Reproduce the part of the data that opens with the line containing "What amount of" and runs through the end of the data, substituting "centimeters" for "centimetres" and leaving all else unchanged.

Exercise input:

--- begin ---

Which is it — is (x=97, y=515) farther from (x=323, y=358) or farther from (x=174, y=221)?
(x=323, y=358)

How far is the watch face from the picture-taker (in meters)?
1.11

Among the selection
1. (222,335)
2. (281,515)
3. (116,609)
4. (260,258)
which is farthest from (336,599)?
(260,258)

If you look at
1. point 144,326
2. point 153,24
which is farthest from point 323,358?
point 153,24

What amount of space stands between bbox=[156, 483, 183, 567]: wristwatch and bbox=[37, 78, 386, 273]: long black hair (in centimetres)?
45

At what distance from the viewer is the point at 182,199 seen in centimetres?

--- end ---

Result for this task:
What amount of space stands between bbox=[156, 483, 183, 567]: wristwatch and bbox=[37, 78, 386, 273]: long black hair (in centimeters)?
45

At what distance from the viewer is the point at 182,199 seen in centimeters?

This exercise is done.